## Material shown
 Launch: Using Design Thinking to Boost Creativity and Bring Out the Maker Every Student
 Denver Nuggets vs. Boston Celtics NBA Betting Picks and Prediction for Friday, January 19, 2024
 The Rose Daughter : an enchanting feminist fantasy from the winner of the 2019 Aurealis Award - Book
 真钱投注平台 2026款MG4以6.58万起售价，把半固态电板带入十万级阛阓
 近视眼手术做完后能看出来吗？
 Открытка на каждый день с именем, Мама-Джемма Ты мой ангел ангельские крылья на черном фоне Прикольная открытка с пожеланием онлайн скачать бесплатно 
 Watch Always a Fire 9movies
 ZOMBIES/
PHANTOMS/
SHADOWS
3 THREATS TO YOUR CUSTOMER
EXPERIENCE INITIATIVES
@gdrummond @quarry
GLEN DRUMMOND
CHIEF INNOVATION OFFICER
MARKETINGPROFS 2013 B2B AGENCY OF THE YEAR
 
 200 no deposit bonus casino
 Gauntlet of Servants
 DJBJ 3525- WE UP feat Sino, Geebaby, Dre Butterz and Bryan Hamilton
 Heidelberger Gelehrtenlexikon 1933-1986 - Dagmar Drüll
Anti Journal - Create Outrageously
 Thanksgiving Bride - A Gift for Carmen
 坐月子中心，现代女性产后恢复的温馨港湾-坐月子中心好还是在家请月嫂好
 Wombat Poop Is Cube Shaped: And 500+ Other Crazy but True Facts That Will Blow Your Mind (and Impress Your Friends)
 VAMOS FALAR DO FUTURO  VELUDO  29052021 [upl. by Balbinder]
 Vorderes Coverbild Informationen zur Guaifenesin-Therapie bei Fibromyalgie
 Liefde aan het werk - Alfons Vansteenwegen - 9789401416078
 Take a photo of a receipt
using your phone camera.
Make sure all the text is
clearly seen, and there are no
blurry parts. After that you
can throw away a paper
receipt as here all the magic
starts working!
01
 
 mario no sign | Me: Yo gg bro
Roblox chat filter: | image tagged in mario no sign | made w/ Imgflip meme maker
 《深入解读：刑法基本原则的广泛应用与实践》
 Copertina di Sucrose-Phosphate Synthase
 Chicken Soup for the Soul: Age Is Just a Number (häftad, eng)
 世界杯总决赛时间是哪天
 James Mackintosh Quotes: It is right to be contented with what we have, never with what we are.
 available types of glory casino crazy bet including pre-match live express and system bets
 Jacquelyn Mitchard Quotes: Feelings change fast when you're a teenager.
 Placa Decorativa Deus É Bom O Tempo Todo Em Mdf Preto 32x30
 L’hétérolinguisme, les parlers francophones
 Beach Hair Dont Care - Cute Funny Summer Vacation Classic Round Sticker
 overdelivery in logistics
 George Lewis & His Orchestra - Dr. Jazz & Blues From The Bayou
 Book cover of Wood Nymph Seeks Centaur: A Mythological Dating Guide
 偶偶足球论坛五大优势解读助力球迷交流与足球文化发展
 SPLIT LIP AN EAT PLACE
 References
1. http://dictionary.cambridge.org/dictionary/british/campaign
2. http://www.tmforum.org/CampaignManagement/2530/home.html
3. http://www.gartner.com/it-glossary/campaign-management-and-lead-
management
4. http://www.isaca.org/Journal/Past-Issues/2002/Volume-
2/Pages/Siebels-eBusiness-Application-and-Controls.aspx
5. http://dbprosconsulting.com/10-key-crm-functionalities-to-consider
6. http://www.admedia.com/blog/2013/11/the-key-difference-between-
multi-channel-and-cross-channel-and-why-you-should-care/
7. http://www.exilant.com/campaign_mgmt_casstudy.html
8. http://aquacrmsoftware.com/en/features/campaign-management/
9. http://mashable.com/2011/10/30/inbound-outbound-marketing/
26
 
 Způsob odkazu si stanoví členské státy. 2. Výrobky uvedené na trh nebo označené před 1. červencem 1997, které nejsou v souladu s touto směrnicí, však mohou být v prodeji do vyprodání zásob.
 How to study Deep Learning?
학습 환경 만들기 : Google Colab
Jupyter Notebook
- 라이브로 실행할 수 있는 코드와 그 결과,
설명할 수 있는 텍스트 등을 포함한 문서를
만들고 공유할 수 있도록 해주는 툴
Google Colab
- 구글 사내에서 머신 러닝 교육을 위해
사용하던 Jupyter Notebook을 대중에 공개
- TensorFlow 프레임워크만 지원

## Aim of the exercise
Repeat the listing above exactly, line for line.

## Answer area
 Launch: Using Design Thinking to Boost Creativity and Bring Out the Maker Every Student
 Denver Nuggets vs. Boston Celtics NBA Betting Picks and Prediction for Friday, January 19, 2024
 The Rose Daughter : an enchanting feminist fantasy from the winner of the 2019 Aurealis Award - Book
 真钱投注平台 2026款MG4以6.58万起售价，把半固态电板带入十万级阛阓
 近视眼手术做完后能看出来吗？
 Открытка на каждый день с именем, Мама-Джемма Ты мой ангел ангельские крылья на черном фоне Прикольная открытка с пожеланием онлайн скачать бесплатно 
 Watch Always a Fire 9movies
 ZOMBIES/
PHANTOMS/
SHADOWS
3 THREATS TO YOUR CUSTOMER
EXPERIENCE INITIATIVES
@gdrummond @quarry
GLEN DRUMMOND
CHIEF INNOVATION OFFICER
MARKETINGPROFS 2013 B2B AGENCY OF THE YEAR
 
 200 no deposit bonus casino
 Gauntlet of Servants
 DJBJ 3525- WE UP feat Sino, Geebaby, Dre Butterz and Bryan Hamilton
 Heidelberger Gelehrtenlexikon 1933-1986 - Dagmar Drüll
Anti Journal - Create Outrageously
 Thanksgiving Bride - A Gift for Carmen
 坐月子中心，现代女性产后恢复的温馨港湾-坐月子中心好还是在家请月嫂好
 Wombat Poop Is Cube Shaped: And 500+ Other Crazy but True Facts That Will Blow Your Mind (and Impress Your Friends)
 VAMOS FALAR DO FUTURO  VELUDO  29052021 [upl. by Balbinder]
 Vorderes Coverbild Informationen zur Guaifenesin-Therapie bei Fibromyalgie
 Liefde aan het werk - Alfons Vansteenwegen - 9789401416078
 Take a photo of a receipt
using your phone camera.
Make sure all the text is
clearly seen, and there are no
blurry parts. After that you
can throw away a paper
receipt as here all the magic
starts working!
01
 
 mario no sign | Me: Yo gg bro
Roblox chat filter: | image tagged in mario no sign | made w/ Imgflip meme maker
 《深入解读：刑法基本原则的广泛应用与实践》
 Copertina di Sucrose-Phosphate Synthase
 Chicken Soup for the Soul: Age Is Just a Number (häftad, eng)
 世界杯总决赛时间是哪天
 James Mackintosh Quotes: It is right to be contented with what we have, never with what we are.
 available types of glory casino crazy bet including pre-match live express and system bets
 Jacquelyn Mitchard Quotes: Feelings change fast when you're a teenager.
 Placa Decorativa Deus É Bom O Tempo Todo Em Mdf Preto 32x30
 L’hétérolinguisme, les parlers francophones
 Beach Hair Dont Care - Cute Funny Summer Vacation Classic Round Sticker
 overdelivery in logistics
 George Lewis & His Orchestra - Dr. Jazz & Blues From The Bayou
 Book cover of Wood Nymph Seeks Centaur: A Mythological Dating Guide
 偶偶足球论坛五大优势解读助力球迷交流与足球文化发展
 SPLIT LIP AN EAT PLACE
 References
1. http://dictionary.cambridge.org/dictionary/british/campaign
2. http://www.tmforum.org/CampaignManagement/2530/home.html
3. http://www.gartner.com/it-glossary/campaign-management-and-lead-
management
4. http://www.isaca.org/Journal/Past-Issues/2002/Volume-
2/Pages/Siebels-eBusiness-Application-and-Controls.aspx
5. http://dbprosconsulting.com/10-key-crm-functionalities-to-consider
6. http://www.admedia.com/blog/2013/11/the-key-difference-between-
multi-channel-and-cross-channel-and-why-you-should-care/
7. http://www.exilant.com/campaign_mgmt_casstudy.html
8. http://aquacrmsoftware.com/en/features/campaign-management/
9. http://mashable.com/2011/10/30/inbound-outbound-marketing/
26
 
 Způsob odkazu si stanoví členské státy. 2. Výrobky uvedené na trh nebo označené před 1. červencem 1997, které nejsou v souladu s touto směrnicí, však mohou být v prodeji do vyprodání zásob.
 How to study Deep Learning?
학습 환경 만들기 : Google Colab
Jupyter Notebook
- 라이브로 실행할 수 있는 코드와 그 결과,
설명할 수 있는 텍스트 등을 포함한 문서를
만들고 공유할 수 있도록 해주는 툴
Google Colab
- 구글 사내에서 머신 러닝 교육을 위해
사용하던 Jupyter Notebook을 대중에 공개
- TensorFlow 프레임워크만 지원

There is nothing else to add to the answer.